- [Problem description]: For the records below, work out the number of lines holding "frames" and reply with only that.

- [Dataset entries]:
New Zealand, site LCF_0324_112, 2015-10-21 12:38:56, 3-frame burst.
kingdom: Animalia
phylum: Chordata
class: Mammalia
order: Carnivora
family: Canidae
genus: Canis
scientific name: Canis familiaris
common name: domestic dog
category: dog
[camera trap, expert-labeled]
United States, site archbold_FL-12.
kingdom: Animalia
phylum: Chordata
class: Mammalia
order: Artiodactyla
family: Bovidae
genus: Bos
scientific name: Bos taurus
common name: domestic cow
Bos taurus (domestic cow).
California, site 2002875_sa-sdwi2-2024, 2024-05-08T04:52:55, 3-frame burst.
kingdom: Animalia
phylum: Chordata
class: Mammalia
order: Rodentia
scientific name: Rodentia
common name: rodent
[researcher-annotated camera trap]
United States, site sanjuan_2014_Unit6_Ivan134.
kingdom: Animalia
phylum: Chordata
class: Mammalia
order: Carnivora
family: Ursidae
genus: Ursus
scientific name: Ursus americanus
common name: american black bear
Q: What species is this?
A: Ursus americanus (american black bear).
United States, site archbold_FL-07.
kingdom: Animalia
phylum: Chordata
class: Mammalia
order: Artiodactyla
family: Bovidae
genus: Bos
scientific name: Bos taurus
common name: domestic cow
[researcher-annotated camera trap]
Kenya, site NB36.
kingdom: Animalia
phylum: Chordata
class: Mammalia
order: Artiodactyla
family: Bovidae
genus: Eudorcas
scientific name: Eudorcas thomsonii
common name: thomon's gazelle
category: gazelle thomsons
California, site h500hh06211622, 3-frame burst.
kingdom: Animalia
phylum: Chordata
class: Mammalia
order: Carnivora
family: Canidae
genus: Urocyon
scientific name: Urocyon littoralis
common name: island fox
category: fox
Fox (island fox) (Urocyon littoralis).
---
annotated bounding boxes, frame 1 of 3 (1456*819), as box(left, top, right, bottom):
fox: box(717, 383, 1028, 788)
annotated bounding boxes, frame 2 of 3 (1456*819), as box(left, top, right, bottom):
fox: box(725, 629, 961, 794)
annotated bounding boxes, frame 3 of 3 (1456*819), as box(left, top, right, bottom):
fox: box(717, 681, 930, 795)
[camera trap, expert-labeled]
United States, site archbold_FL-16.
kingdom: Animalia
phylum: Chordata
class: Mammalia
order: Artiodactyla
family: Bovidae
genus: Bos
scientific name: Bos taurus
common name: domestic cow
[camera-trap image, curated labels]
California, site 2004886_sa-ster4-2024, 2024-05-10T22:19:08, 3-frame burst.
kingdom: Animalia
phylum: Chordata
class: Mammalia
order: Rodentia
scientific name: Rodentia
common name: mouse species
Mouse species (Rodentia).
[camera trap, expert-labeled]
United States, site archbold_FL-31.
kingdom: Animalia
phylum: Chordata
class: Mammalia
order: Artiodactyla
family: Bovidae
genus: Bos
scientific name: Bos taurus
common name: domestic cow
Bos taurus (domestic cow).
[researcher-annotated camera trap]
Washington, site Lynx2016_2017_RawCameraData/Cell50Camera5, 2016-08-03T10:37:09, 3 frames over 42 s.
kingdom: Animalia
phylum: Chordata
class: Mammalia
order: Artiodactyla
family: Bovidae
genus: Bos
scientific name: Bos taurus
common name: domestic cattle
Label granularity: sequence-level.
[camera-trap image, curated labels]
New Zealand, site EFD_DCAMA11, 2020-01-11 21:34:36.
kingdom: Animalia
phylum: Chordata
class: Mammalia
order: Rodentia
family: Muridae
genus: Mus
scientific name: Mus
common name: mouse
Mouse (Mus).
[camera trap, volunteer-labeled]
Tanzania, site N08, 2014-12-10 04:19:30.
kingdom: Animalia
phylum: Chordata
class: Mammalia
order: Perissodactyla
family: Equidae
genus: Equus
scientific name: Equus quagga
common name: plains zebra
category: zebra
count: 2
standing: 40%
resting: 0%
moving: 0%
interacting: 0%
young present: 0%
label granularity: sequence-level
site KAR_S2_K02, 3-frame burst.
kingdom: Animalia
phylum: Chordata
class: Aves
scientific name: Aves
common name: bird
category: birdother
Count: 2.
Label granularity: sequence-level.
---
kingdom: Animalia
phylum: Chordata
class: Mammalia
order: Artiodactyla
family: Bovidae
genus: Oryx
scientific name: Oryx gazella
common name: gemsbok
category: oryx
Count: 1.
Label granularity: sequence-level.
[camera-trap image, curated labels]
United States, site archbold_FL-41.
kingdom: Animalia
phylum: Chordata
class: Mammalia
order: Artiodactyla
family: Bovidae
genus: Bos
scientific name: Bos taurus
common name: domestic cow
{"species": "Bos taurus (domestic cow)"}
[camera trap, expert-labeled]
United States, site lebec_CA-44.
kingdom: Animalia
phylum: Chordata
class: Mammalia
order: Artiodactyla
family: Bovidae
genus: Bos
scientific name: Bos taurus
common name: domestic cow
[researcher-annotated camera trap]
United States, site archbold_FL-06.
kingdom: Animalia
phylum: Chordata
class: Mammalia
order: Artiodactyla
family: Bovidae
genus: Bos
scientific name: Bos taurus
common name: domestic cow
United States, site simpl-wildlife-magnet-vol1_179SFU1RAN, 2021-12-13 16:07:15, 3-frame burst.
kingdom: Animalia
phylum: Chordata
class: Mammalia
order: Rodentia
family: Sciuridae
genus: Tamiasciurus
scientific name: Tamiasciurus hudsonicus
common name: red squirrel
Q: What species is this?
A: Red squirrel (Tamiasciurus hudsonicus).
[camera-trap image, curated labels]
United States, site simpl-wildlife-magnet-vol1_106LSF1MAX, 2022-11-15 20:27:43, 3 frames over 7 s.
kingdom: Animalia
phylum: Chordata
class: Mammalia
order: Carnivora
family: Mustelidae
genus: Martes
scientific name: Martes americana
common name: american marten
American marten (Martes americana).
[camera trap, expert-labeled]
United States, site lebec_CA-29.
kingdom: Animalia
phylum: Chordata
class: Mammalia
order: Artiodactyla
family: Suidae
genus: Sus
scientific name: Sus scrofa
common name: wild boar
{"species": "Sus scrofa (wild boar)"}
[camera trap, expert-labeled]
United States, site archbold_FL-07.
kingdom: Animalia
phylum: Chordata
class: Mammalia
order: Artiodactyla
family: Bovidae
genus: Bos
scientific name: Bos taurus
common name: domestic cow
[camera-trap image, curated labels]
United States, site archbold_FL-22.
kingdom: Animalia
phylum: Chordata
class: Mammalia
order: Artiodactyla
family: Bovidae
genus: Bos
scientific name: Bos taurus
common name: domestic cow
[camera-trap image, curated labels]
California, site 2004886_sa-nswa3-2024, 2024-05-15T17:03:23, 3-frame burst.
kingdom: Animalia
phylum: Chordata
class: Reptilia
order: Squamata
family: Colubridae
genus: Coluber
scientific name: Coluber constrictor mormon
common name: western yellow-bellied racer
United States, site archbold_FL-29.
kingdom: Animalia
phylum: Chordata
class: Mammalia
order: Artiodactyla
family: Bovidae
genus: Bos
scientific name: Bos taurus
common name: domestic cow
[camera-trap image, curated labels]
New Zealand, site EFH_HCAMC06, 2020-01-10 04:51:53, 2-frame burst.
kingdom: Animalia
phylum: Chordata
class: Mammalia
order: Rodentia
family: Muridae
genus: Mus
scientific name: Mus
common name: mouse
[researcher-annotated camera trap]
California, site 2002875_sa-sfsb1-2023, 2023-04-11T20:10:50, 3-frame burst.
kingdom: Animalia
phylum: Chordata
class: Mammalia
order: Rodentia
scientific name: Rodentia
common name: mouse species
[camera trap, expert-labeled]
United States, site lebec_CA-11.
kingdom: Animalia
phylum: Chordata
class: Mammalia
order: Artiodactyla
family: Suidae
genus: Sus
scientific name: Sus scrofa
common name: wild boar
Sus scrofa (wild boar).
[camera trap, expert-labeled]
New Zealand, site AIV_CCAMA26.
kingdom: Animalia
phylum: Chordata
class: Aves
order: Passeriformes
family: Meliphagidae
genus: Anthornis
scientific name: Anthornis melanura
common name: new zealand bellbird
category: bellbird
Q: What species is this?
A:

- [Task answer]: 2